DNA-mobility shift assay and the detection of anti-DNA IgG in systemic lupus erythematosus patients

Although the presence of antibodies against double-stranded (ds) DNA is highly specific of systemic lupus erythematosus (SLE), it is not detected in all SLE patients, perhaps due to a lack of sensitivity of the tests routinely used to assay anti-(ds) DNA. Looking for an alternative assay, this study explored the applicability of a DNA-mobility shift assay for the detection of anti-(ds) DNA; furthermore, the study compared the use of Salmonella typhimurium DNA with that of calf thymus DNA in the assay. After electrophoresis, samples containing S. typhimurium DNA and IgG from SLE sera showed marked alterations in DNA electrophoretic mobility when compared to DNA alone.

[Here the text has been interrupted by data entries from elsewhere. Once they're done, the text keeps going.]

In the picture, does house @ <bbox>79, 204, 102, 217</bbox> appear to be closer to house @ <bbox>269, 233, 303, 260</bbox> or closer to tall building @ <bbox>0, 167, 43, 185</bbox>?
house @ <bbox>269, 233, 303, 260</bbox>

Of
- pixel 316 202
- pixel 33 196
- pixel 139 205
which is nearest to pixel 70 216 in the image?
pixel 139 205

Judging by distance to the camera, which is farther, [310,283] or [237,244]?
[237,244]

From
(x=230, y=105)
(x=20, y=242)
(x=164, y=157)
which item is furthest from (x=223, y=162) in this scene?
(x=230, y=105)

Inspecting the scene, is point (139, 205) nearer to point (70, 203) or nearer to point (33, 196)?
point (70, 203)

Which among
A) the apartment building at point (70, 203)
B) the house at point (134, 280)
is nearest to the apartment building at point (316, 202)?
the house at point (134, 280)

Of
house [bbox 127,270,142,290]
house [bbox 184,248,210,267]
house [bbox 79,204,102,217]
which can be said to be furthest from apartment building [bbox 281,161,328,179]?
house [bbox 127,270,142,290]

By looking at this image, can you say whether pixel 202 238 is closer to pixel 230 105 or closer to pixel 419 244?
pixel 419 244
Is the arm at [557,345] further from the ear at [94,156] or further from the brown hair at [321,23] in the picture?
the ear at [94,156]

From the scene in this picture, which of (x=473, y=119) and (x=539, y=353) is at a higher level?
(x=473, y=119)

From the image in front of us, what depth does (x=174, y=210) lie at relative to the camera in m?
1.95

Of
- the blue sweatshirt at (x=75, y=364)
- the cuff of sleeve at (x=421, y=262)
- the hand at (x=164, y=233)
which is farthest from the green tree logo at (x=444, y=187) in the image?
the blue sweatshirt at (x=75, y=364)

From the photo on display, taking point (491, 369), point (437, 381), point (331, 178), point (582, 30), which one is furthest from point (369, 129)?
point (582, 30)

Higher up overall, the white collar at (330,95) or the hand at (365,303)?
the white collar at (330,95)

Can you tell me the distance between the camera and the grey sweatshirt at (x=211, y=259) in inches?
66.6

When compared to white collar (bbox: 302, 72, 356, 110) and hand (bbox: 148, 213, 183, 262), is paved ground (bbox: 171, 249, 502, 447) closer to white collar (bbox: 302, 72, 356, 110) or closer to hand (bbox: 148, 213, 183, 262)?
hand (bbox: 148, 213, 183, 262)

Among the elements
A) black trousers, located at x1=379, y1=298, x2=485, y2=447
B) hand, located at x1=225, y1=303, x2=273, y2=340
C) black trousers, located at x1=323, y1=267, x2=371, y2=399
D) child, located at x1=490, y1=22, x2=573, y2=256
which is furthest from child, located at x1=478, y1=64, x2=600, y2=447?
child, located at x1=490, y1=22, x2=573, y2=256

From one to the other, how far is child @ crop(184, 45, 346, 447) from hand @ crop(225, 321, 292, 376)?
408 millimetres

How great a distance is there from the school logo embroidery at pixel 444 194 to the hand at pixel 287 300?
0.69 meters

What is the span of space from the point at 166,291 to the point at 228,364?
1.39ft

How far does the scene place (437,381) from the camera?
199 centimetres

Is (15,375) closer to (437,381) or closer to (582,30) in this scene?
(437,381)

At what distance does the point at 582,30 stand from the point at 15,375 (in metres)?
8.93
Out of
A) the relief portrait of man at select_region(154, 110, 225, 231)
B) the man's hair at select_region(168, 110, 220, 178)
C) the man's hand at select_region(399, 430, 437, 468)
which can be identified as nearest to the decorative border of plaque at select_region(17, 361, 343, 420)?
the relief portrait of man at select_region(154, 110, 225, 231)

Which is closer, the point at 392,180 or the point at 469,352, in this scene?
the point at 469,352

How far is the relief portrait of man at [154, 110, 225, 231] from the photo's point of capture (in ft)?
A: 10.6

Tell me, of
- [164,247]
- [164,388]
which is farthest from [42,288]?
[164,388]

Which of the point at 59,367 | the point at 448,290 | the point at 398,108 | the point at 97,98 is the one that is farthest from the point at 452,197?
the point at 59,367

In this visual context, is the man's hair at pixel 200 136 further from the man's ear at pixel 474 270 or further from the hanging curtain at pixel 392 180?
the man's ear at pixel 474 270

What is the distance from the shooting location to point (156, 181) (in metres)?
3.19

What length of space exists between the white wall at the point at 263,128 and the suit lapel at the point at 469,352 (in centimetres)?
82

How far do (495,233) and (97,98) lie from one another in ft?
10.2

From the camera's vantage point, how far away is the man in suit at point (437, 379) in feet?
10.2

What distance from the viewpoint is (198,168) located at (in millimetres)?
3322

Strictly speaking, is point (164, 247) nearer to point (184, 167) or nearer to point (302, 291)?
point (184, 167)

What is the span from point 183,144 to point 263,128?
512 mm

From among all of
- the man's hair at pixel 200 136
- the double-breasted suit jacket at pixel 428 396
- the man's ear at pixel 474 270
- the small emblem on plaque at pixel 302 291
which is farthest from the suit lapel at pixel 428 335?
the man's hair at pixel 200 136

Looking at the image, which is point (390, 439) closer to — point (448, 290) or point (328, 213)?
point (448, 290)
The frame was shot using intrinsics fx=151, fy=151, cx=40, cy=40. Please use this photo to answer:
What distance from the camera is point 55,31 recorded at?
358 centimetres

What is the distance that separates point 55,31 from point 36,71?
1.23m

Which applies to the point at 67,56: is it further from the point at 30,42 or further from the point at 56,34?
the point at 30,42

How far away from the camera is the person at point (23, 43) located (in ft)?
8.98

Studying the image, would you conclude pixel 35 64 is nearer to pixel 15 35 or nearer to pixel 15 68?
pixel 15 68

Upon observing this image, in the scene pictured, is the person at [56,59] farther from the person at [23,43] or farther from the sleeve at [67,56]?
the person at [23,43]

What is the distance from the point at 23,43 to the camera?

In our sampling, SLE patients who tested negative for anti-(ds) DNA antibodies with routinely used assays such as Crithidia luciliae immunofluorescence test, radioimmunoassay (RIA) or enzyme-linked immunosorbent assay (ELISA), tested positive for anti-(ds) DNA with the DNAmobility shift assay using S. typhimurium DNA. Incubation with IgG from control sera in the same proportions as above did not affect S. typhimurium DNA electrophoretic mobility. When S. typhimurium DNA was replaced by calf thymus DNA, the effect on the DNA mobility was less pronounced and less reliable. These results indicated that a DNA-mobility shift assay would be a useful alternative for the unequivocal detection of abnormal titers of anti-(ds) DNA antibodies. Furthermore, data indicated a greater ability of the IgG from SLE patients to form complexes with S. typhimurium DNA than with calf thymus DNA, suggesting an alternative testing DNA which may lead to a more sensitive anti-(ds) DNA detection.